Schadensrecht
Alternativkommentar BGB
vor § 249 Randnummer 35

2. Differenzierung nach objektsbezogenen und anderen Eingriffen?

Die Annahme des Frustrierungsgedankens zwingt zur Aufgabe der Differenzierung nach objektsbezogenen und anderen Eingriffen, die dem Berechtigten die angestrebte Nutzung unmöglich machen (a. A. Köndgen AcP 177 (1977), 128 f.; wie hier Larenz SchuldR AT § 29 II c, der dieses Zwanges wegen den Frustrierungsgedanken aufgegeben hat). Mit dieser Differenzierung will die Rechtsprechung der Gefahr wehren, „im Bereich der Körper- und Gesundheitsverletzungen neben den herkömmlich anerkannten Ersatzpflichten Lasten unübersehbaren Umfangs" (BGH 55, 146 ff., 152 - „Jagdpächter") zu schaffen. Sie wählt dabei ein untaugliches Mittel zur Erreichung eines nicht einmal als legitim ausgezeichneten Ziels. Denn die Lasten können als solche nicht wegdisputiert werden. Es geht nur um ihre Verteilung. Diese richtet sich nach haftungsbegründenden Tatbeständen. Tritt nun eine Belastung in der Folge eines haftungsbegründenden Ereignisses auf, so greift der vom Gesetz vorgesehene Umverteilungsmechanismus ein: der Schaden des Berechtigten wird zur Last des Verpflichteten. Die Aufhebung dieses Mechanismus durch eine Differenzierung nach objektsbezogenen und nicht objektsbezogenen Eingriffen findet im Gesetz keine Stütze.
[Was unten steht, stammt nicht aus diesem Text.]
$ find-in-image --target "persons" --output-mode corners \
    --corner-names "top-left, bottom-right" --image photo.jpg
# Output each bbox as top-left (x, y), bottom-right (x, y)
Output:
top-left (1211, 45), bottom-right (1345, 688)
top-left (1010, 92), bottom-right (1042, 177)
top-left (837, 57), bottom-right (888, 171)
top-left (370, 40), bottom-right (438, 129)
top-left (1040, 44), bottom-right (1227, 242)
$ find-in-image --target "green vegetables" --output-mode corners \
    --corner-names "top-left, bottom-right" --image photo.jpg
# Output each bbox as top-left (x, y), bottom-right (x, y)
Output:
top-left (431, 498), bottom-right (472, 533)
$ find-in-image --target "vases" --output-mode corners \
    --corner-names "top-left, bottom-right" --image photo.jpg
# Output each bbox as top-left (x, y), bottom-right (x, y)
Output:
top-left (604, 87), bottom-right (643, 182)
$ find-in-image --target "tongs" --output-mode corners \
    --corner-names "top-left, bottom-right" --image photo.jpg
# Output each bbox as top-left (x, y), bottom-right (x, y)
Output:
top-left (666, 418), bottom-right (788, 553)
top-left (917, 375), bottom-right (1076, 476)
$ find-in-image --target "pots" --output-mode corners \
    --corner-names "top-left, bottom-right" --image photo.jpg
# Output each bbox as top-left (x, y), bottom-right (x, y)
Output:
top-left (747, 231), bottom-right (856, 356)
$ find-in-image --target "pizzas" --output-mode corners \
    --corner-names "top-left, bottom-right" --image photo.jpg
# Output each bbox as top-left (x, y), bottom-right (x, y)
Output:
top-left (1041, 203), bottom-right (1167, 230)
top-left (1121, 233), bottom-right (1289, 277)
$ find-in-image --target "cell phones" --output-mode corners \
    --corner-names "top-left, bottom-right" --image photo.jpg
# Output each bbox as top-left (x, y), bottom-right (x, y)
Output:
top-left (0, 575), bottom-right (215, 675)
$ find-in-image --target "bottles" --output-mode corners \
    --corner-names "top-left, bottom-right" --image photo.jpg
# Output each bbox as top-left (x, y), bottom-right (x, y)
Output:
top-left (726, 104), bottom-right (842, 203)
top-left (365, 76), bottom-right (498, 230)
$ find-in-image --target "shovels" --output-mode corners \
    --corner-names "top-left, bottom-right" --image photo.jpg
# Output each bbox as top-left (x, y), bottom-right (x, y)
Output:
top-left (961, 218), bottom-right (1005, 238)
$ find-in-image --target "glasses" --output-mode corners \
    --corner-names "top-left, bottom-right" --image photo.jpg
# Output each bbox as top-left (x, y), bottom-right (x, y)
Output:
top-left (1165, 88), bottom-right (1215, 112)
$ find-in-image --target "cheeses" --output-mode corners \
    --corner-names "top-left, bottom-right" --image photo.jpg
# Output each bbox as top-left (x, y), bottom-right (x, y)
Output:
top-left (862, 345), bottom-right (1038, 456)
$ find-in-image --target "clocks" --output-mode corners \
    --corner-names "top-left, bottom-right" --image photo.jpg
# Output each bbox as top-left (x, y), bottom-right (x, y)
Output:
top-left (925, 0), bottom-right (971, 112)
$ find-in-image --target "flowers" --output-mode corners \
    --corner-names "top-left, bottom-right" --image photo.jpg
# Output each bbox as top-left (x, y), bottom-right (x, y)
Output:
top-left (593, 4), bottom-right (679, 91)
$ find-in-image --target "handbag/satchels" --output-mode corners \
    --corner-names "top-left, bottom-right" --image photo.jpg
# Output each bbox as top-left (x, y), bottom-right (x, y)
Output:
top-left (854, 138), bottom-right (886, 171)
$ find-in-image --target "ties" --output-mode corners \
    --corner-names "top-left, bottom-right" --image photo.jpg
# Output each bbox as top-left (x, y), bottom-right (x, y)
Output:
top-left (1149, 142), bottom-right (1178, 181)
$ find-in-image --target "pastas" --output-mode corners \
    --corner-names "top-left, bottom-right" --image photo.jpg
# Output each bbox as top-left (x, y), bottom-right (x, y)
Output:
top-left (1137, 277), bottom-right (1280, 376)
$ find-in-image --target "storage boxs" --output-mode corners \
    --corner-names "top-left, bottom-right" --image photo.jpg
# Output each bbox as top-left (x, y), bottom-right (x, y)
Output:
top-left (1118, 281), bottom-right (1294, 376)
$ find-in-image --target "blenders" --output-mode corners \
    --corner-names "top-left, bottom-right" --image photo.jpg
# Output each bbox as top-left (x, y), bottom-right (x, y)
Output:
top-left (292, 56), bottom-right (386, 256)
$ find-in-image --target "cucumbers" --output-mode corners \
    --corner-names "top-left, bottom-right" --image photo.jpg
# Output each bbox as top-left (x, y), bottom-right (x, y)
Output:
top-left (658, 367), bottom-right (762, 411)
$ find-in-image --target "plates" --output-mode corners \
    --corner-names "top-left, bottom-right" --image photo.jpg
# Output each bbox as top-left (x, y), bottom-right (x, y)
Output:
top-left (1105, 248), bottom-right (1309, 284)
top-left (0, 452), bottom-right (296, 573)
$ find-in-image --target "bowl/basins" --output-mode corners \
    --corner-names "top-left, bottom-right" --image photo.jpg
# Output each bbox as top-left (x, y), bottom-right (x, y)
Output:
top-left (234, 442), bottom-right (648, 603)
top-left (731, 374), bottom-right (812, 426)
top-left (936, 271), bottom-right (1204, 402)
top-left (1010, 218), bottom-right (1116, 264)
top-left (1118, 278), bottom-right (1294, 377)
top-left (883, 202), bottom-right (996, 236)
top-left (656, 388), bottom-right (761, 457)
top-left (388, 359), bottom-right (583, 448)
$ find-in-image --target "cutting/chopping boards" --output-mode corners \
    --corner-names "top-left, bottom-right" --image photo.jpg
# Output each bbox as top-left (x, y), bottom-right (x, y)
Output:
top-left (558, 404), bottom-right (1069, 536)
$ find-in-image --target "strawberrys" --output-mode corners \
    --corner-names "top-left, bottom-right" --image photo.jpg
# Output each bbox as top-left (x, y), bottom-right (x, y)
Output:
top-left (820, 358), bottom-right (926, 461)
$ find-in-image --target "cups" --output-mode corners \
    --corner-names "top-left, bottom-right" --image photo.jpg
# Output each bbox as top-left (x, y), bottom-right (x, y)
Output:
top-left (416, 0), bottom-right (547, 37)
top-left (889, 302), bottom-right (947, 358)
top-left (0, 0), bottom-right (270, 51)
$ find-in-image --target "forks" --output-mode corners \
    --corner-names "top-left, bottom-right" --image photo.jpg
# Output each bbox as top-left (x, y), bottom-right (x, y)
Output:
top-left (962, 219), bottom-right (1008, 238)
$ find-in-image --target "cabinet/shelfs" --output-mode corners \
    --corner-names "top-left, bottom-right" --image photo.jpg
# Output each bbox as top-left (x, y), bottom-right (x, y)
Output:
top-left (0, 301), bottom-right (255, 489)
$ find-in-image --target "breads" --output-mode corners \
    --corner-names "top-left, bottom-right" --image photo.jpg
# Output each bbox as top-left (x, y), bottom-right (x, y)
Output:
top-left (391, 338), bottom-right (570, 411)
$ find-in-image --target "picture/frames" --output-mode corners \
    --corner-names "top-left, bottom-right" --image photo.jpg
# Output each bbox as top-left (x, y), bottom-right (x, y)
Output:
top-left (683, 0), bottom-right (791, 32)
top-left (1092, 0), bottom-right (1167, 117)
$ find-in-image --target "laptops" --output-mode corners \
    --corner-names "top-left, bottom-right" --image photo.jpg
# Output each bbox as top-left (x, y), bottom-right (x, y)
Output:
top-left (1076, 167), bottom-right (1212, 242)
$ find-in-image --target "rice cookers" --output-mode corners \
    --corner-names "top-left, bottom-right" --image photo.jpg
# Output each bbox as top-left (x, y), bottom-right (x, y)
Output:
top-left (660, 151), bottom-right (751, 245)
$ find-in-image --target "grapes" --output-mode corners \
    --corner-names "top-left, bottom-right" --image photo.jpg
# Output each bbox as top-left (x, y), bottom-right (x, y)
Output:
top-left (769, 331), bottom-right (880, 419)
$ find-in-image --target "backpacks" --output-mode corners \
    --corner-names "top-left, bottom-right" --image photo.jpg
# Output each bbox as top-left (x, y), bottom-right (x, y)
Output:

Sie läßt sich beim Untergang von Gütern, die unstreitig Vermögenswert haben, nicht durchhalten (Wer den Viehhüter verletzt, muß für dessen eingegangenes Vieh ebenso Ersatz leisten, wie wenn er unmittelbar auf das Vieh eingewirkt hätte) und sollte auch nicht zur Zurücknahme von Positionen verleiten, die bei der Diskussion um den Vermögenswert begründet worden sind. Ist einem Gut einmal Vermögenswert zugesprochen worden, so verpflichtet sein Entzug im Rahmen eines haftungsbegründenden Tatbestands zum Schadensersatz, mag sich der Eingriff auf das Gut oder die zur Nutzung berechtigte Person beziehen. Entscheidend ist allein, ob das betreffende Gut nach den Dispositionen des Ersatzberechtigten das Äquivalent eines in Geld ausdrückbaren gesellschaftlichen Durchschnittswerts und infolge des haftungsbegründenden Ereignisses unwiederbringlich verloren ist.